Today’s revelation that 70 per cent of emergency department patients are waiting over eight hours to be moved into the main hospital highlights the absolute stupidity of the Abbott/Turnbull Government’s hospital cuts.
The report into all 121 Australian emergency departments accredited by the Australasian College of Emergency Medicine shows a public hospital system that is at breaking point.
“They reflect a hospital system that is critically overburdened and that is putting patients into the firing line.”
Associate Professor Drew Richardson, Study Author, 23 September 2015
Dr Anthony Cross, President of ACEM has warned the bed blocking is putting patients’ lives at risk with recent research finding older patients who wait more than four hours to be transferred from emergency into the main hospital are 51 per cent more likely to die than patients who waited less than four hours.
The Government must immediately reinstate the National Emergency Access Target (NEAT) that tied reward payments for hospitals to targets for quality care.
Under Labor’s 2011 National Partnership Agreement between the Commonwealth, State and Territory governments at least 90 per cent of emergency department patients would have to be admitted, referred or discharged within four hours.
However states are now being forced to abandon these targets because of the funding crisis caused by the Abbott/Turnbull Government’s decision to tear up the partnership agreement and rip $57 billion out of public hospitals.
In addition, the Abbott Government’s first Budget cut a further $3 billion from Australia’s public hospitals over the next four years by abandoning funding guarantees under the National Partnership Agreements agreed by the Commonwealth with all states and territories, and moving to inadequate indexation arrangements from 2017.

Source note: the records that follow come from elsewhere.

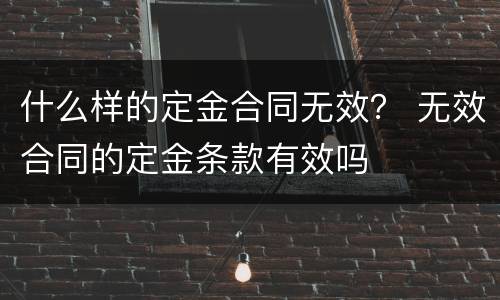 什么样的定金合同无效？ 无效合同的定金条款有效吗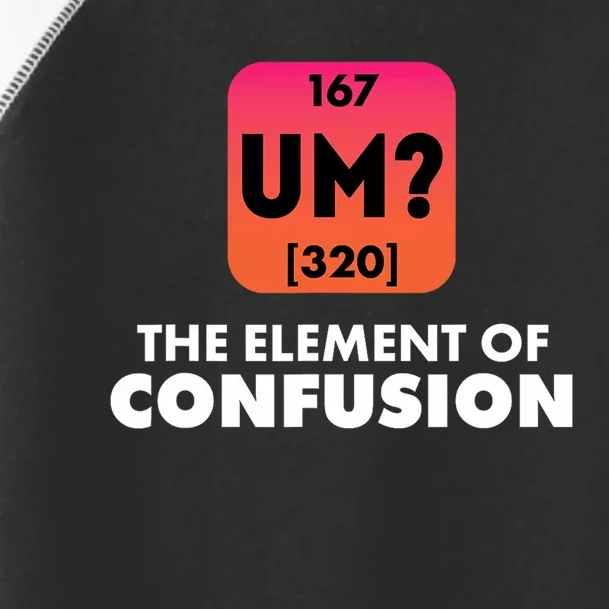 The Element Of Confusion Periodic Science Funny Toddler Fine Jersey T-Shirt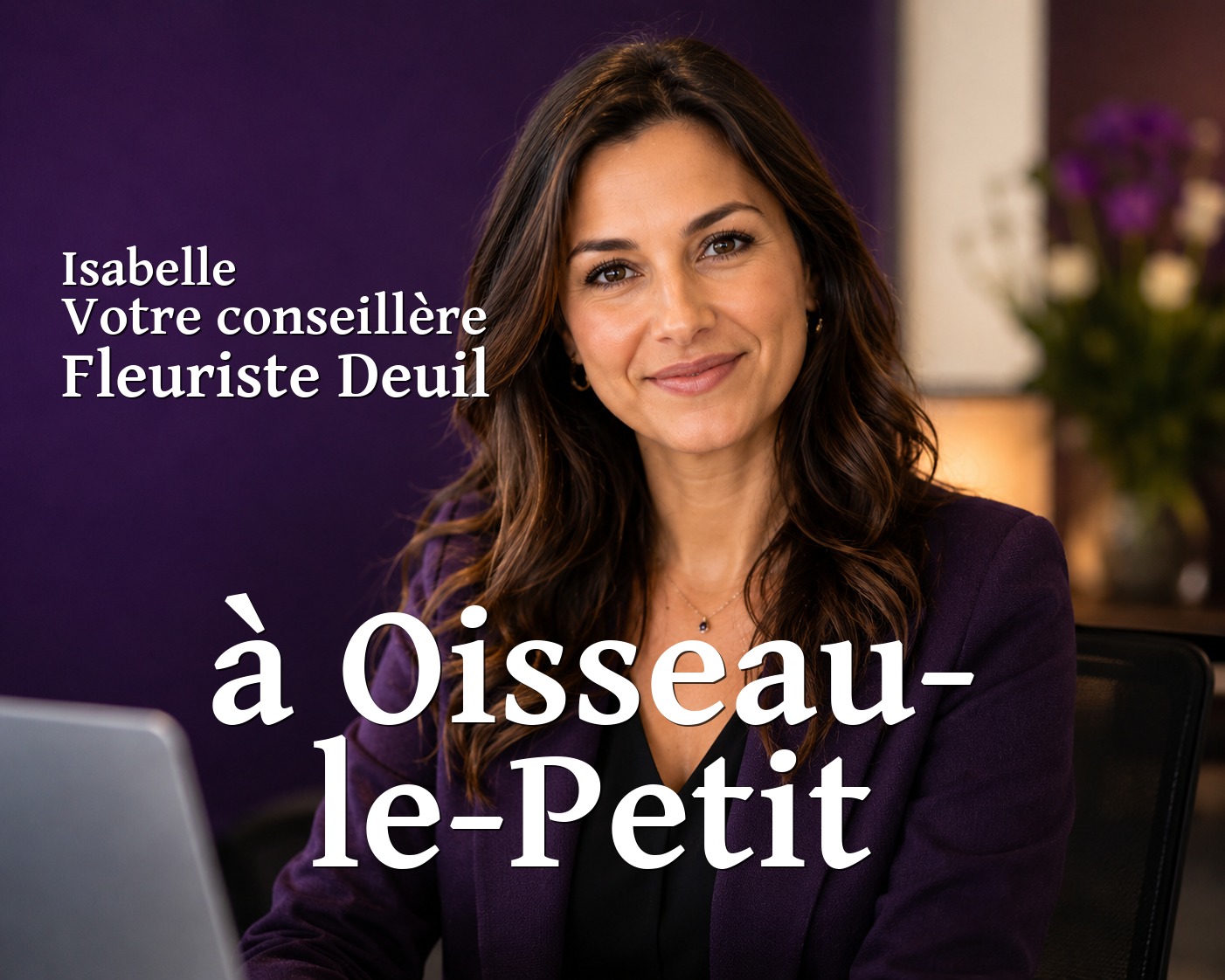 Isabelle, votre conseillère Fleuriste Deuil à Oisseau-le-Petit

This report proves these cuts are now already increasing emergency department and elective surgery waiting times, and seeing cuts to the number of hospital beds across the country with far, far worse to come.
When the full impact of the cuts starts to bite from 2017, public hospitals will be inundated by what the Australian Medical Association has labelled a ‘perfect storm’ as increasing numbers of patients are driven into waiting rooms by the cuts to bulk billing and general practice rebates.
The AMA has already warned that state budgets will be in danger of being ‘overrun by public hospital cuts’.
State premiers have warned the cuts are unsustainable and simply amount to a massive cost shift onto patients, and the states
Today’s report is further evidence of the disastrous impact on patients of the Abbott/Turnbull health cuts.